Dtsch Med Wochenschr 2012; 137 - A195
DOI: 10.1055/s-0032-1323358

Considerable differences in the evaluation of global quality of life in primary breast cancer patients – Results in the control group of a randomized controlled trial

P Lindberg 1, W Lorenz 1, B Steinger 1, J Wyatt 2, F Hofstädter 3, M Klinkhammer-Schalke 3
  • 1Tumorzentrum Regensburg e.V., Regensburg
  • 2Institute of Digital Healthcare, Warwick University, Coventry, United Kingdom
  • 3Arbeitsgemeinschaft Deutscher Tumorzentren, Berlin

Introduction:

Many breast cancer patients are affected by reduced quality of life (QoL). Problems often remain unrecognized. We investigated identification of diseased QoL by coordinating practitioners (CP).

Method:

Effectiveness of a QoL-pathway with QoL-diagnosis and therapy was investigated in an RCT with 199 primary breast cancer patients (intervention group (IG) n=99, control group (CG) n=100). All patients answered a QoL-questionnaire (EORTC QLQ-C30+BR23) during follow-up (0;3;6;9;12 months).
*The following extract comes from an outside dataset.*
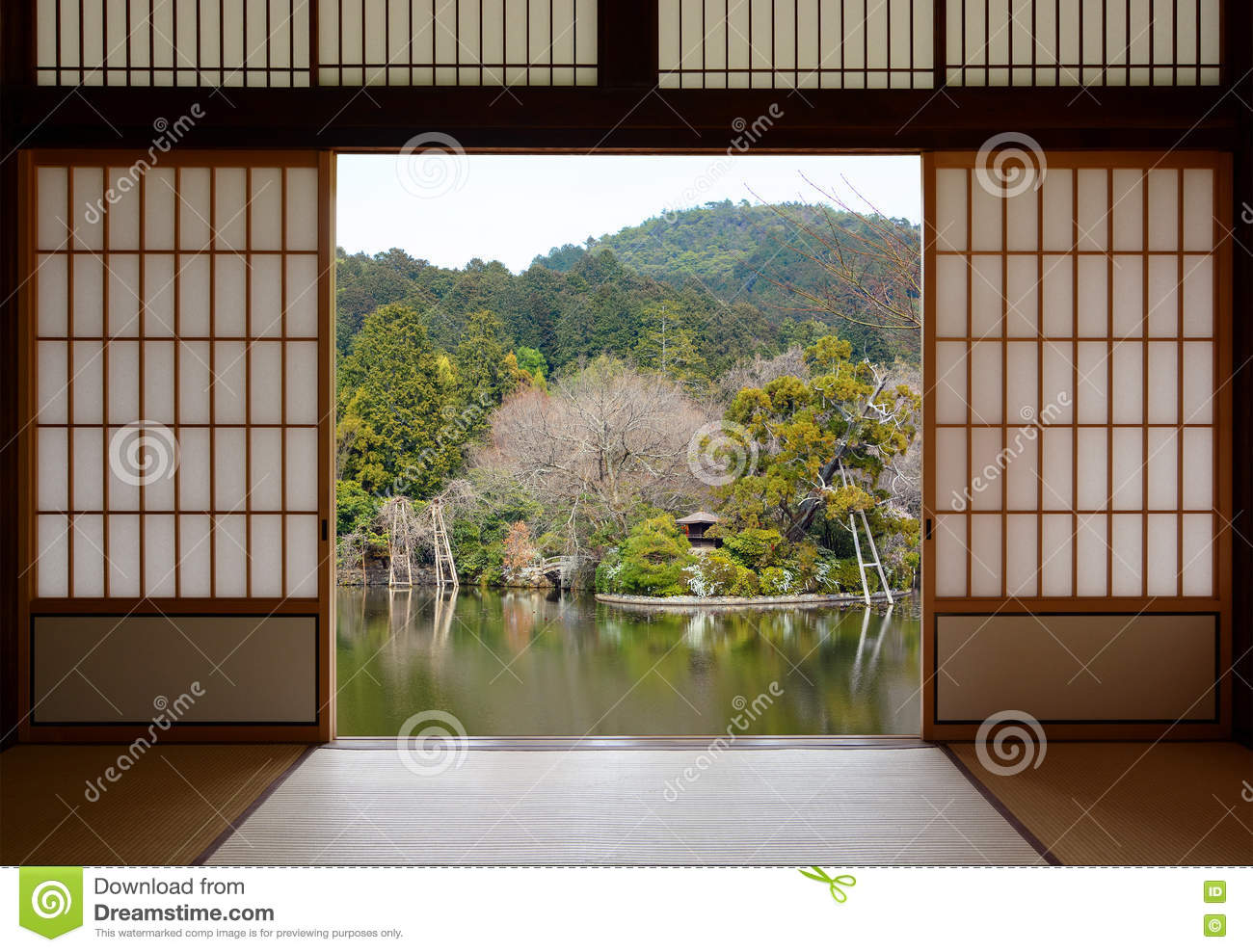 View Of A Beautiful Oriental Pond Seen Through Open Japanese Sliding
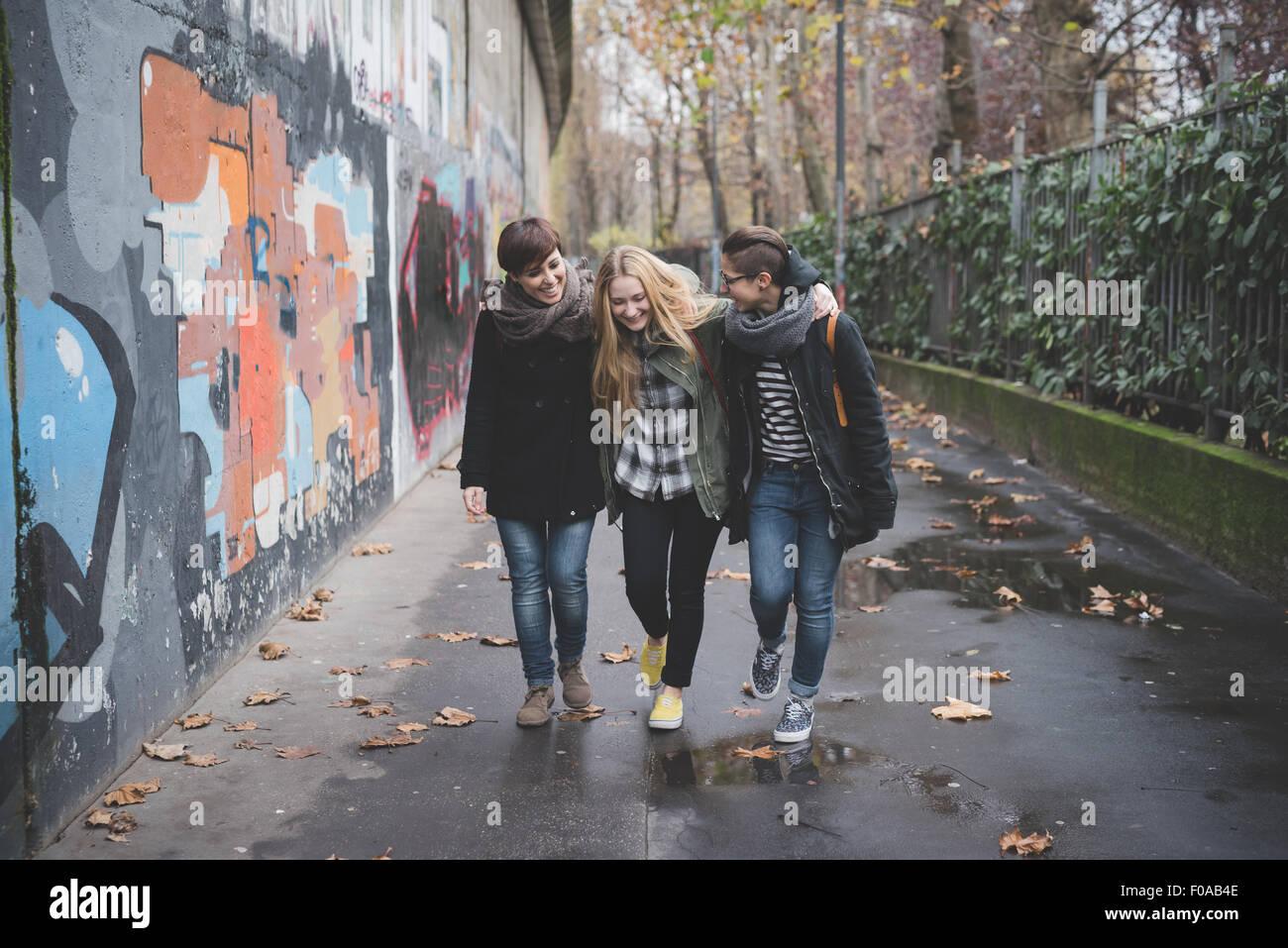 Le tre sorelle a piedi dal muro di graffiti Immagini Stock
CPs judged patients'global QoL as well. Diseased QoL was diagnosed below 50points (scale 0–100, very bad-very good). In IG results were presented to CP in expert reports, including recommendations for QoL-therapy. Therefore, statistical analyses were restricted to CG. Rates of diseased global QoL (<50points) of patients and CPs were compared by Chi square tests.

Results:

Discrepancy between rates of diseased QoL judged by CPs vs.patients was largest directly after surgery when 31 of 98 patients reported diseased QoL, but only 2 of 98 clinicians (χ2=30.644, p<0,001). 4 of these 31 patients had very bad global QoL (0points), but 3 were diagnosed QoL≥50points by clinicians. After clinical discharge, rates of diseased QoL diagnosed by CPs significantly increased (0months: 2/98 vs. 3 months: 11/80; p<0.001, McNemar's test), but remained below those of patients (significant at 3 (patient: 26/82 vs.CP: 11/80; χ2=7.410, p=0.006) and 6 months (25/84 vs. 11/83; χ2=6.729, p=0.009)).

Discussion:

Diseased QoL often was not identified by CPs. Discrepancy in QoL-judgments was largest directly after surgery, when clinicians almost always diagnosed good QoL whereas patients reported diseased or even zero QoL, indicating that patients often did not communicate their complaints to CPs.

Conclusion:

QoL-pathway with regular diagnosis and targeted therapy of diseased QoL supports patients and physicians in identification of QoL-deficits and creates background for better physician-patient communication.